Quand Woody devient vieux (réflexion sur Woody)...
Woody Allen va mourir. L'une de ces dernières interviews en est la triste témoignage. Il y est assis de travers sur une chaise, le bras gauche appuyé sur le dossier. Son oeil gauche est à moitié fermé. Les questions posées par le journaliste ne sont évidemment pas passionnantes, mais il est choquant de voir Woody, l'esprit d'habitude si vif et affûté, demander qu'on lui répète une question, ou ne la comprenant simplement pas. Il parle doucement, il a l'air fatigué, affaibli, vieillissant.
Woody a 76 ans. Il est donc nécessaire d'admettre qu'il va mourir un jour. Et lui, l'a-t-il admis ? Que peut bien se passer dans l'esprit de cet homme qui, chaque jour de sa vie, a pensé à celui de sa mort ? Que peut-il bien penser lorsqu'il réalise que la chose dont il a le plus peur n'a jamais été aussi proche ? Y pense-t-il réellement, d'ailleurs ? Tout cela n'est que supposition, questionnement, et crainte aussi.
Nous sommes à la fin d'une époque. Les plus grands cinéastes de la seconde moitié du XXème siècle sont en train de disparaître. Kubrick, Altman, Kazan, Chabrol ne sont plus. Eastwood, Scorsese, certes encore prolofiques, ne rajeunissent pas. Woody Allen non plus.

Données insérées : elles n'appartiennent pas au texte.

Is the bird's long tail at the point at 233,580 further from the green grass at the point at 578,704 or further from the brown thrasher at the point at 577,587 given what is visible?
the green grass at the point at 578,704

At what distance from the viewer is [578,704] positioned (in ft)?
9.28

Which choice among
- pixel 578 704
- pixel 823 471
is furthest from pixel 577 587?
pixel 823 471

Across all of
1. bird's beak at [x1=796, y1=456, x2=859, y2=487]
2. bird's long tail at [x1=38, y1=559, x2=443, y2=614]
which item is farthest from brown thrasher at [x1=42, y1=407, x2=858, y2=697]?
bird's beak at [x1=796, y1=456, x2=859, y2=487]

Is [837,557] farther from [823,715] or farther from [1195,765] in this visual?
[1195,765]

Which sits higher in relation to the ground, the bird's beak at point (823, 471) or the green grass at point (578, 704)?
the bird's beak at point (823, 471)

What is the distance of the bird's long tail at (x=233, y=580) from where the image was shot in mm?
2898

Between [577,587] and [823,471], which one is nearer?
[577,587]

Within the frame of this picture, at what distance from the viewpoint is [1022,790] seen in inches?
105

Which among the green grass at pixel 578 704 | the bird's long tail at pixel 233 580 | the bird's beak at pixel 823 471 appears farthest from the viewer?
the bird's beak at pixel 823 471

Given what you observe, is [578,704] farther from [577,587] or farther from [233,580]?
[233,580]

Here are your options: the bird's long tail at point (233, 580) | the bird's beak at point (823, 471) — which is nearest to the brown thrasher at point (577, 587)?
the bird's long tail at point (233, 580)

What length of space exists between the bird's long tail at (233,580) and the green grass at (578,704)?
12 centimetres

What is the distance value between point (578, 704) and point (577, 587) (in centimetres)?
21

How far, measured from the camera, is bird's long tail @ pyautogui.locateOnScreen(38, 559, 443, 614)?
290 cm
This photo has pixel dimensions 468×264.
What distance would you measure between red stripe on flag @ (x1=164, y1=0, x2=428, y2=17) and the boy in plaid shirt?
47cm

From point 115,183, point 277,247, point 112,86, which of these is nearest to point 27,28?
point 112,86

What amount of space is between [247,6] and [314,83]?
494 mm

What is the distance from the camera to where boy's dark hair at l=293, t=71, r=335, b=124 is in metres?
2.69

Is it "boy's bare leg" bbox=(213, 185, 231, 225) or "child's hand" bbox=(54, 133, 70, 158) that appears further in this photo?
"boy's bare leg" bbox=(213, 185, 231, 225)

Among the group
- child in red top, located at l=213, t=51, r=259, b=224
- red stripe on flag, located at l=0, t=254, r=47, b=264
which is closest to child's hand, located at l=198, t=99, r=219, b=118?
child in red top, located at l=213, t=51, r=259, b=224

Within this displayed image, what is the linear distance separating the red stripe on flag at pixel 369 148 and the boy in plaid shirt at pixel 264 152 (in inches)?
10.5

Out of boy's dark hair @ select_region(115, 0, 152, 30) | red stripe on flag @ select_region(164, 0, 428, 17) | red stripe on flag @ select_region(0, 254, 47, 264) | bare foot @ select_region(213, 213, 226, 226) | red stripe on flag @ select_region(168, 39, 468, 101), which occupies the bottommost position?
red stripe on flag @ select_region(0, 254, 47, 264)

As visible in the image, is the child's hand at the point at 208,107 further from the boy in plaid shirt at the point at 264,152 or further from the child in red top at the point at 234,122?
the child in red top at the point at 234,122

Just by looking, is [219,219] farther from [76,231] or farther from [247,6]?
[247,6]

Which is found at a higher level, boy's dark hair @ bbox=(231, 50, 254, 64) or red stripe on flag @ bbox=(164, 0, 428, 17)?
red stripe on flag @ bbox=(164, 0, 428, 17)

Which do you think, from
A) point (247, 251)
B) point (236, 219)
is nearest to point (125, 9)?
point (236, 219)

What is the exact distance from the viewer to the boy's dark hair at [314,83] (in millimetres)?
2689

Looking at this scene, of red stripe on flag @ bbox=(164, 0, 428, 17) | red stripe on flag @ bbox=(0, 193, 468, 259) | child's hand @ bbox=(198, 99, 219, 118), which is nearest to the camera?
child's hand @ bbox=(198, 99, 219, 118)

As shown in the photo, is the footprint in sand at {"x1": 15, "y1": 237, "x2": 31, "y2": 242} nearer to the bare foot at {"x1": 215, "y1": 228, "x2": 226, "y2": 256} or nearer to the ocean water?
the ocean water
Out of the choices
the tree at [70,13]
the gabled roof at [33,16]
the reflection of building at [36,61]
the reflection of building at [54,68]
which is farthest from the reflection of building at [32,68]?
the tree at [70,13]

Bien qu'il serait malhonnête de considérer ses films comme des chefs d'oeuvre du cinéma au même titre qu'un "Orange mécanique" ou un "A l'est d'Eden", Woody Allen a su créer son propre cinéma, parfaitement inimitable. Personne ne s'est d'ailleurs risqué à faire un film "à la manière de Woody". Son humour, sa manière de raconter une histoire, son autodérision, sa vision de la vie (et de la mort, justement), le rende absolument unique. Depuis 50 ans, il est présent. Il fait partie de la vie. On sait qu'une fois par an, on va le retrouver. Personne ne change fondamentalement tout au long de sa vie. Woody non plus. Ses films se ressemblent donc. Quoique... Il semble avoir désiré changer il y a quelques années. En 2004, alors qu'il n'avait jamais tourné hors de New York, il a démarré un tour de l'Europe et a donné naissance à des films radicalement différents, qui tiennent une place majeure, et à part, dans son oeuvre. Avec "Match Point", on a découvert une autre partie de son esprit, de sa personnalité. "Le rêve de Cassandre" le dévoile comme un cinéaste qui, s'il le désire, peut faire du grand cinéma, du cinéma sombre, grinçant.
Malgré ce revirement dans son processus de création, un seul et même mot semble pouvoir résumer son oeuvre : désespoir. Woody Allen est quelqu'un de profondément désespéré. La nature humaine, les rapports humains, l'amour, l'ambition, l'art, sont ses obsessions. Il les a toujours abordées, certes avec humour, mais surtout avec désespoir.
Comment sera-t-il vu après sa mort ? Quelle vision sera portée sur ses films ? Sera-t-il ensensé, ou totalement dénigré ? Il est impossible (et inutile) de le savoir pour le moment. Il est néanmoins possible de savoir ce qu'il se passera en certains d'entre nous quand il disparaîtra : de la tristesse, du manque, et du désespoir.